Sasayama’s Weblog


2009/05/11 Monday

今回のH1N1は、通常の季節性インフルエンザと同様の対応をすべし

Filed under: 未分類 — 管理人 @ 10:12:13

2009/05/11(Mon)
 
そもそもの日本における今回の新型インフルエンザ体制のボタンの掛け違いは、

ー綟農であるにもかかわらずH5の強毒性インフルエンザウイルスにおける体制をそのまま、敷いてしまったこと、
参考
けっして「新型」ではなかった、日本政府の言う、今回の「H1N1新型インフルエンザ・ウイルス」」

WHOのフェーズ警告を、地域的な広がりのものとして限定的に解釈することなしに、政府自身が、行動計画にもとづいて、H5警戒体制そのままに突入してしまったこと
参考
インフルエンザ対応におけるWHOのフェーズ段階とアメリカの対応段階との違い
(注-新しい情報として、WHOは、今回の反省のうえにたってか、(1)健康被害の大きさ(2)社会的インパクトの強さという二つの指標にたった、フェーズにかわるカテゴリー概念の導入を検討中との話もあるようだが。)

などがあげられる。

このようなボタンの掛け違いが、舛添厚生労働大臣のいきり立ったフライング記者会見につながったり、麻生総理や舛添厚生労働大臣の「本件感染は、我が国で確認されたものですが、空港における検疫の段階で対処したものであり、(政府の)新型インフルエンザ対策本部で決定した『基本的対処方針』の『国内で患者が発生した場合』には当たりません」等という現体制がはらむ矛盾を糊塗するような、苦しい言い訳コメントにもつながっているのだ。

いま、こうして、「感染者がいること自体は、なんらの不思議がない事態」、そして「不顕性感染伝播の事態」になっている以上は、今回のH1N1を通常の季節的インフルエンザとみなした、体制の見直しが必要なのではなかろうか。

つまり、「感染症におけるリスク・ミチゲーション戦略」(strategies for mitigating pandemic influenza)にもとずいた体制への見直しである。

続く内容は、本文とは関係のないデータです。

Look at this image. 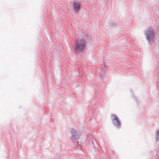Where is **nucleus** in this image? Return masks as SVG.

このことこそが、診療拒否の事態にもいたらせしめた医療機関や医療スタッフへの負担軽減にもつながり、また、大艦巨砲主義的な現状の感染予防への負担から逃れえ、分散型感染予防対策の試行によって、実効ある感染予防の成果をえることができるものとおもわれる。

現場にいる医療関係者の実態に基づいた提言として、
「多数の患者を入院させ、個室に隔離するというのは、施設の面でもスタッフの面でも非常に困難であり、また、疑い患者も含めて、体育館のようなところに多数の感染者を一時に収容することも、非現実的である。
それよりも、可能な限り、それぞれの自宅に待機させておく方が医療スタッフへの負担軽減、感染予防を考えれば、現実的なのではないのか?」
という現場に即した提案があるが、これらには、傾聴に値するものがある。

QLife調査によれば、新型インフルエンザ(H1N1)に対する今回の政府・厚生労働省の対応を、内科医の4割が”過剰反応”と評価しているという。
参考
新型インフルエンザ、内科医の4割が「政府の対応は”過剰”」 - QLife調査

いま、これよりも、警戒すべきは、変異したH3N2のこの秋以降の季節性インフルエンザシーズンにおける広がりである。
参考
今回の新型インフルエンザにはもうひとつの影の主役がいるのでは?との見方

これは、現在のワクチン推奨株(A/Brisbane/10/2007 )では、対処しきれないものとなりつつあるようなのだが、もっと、この点での先取りした対策のほうが、いま、必要な気がしている。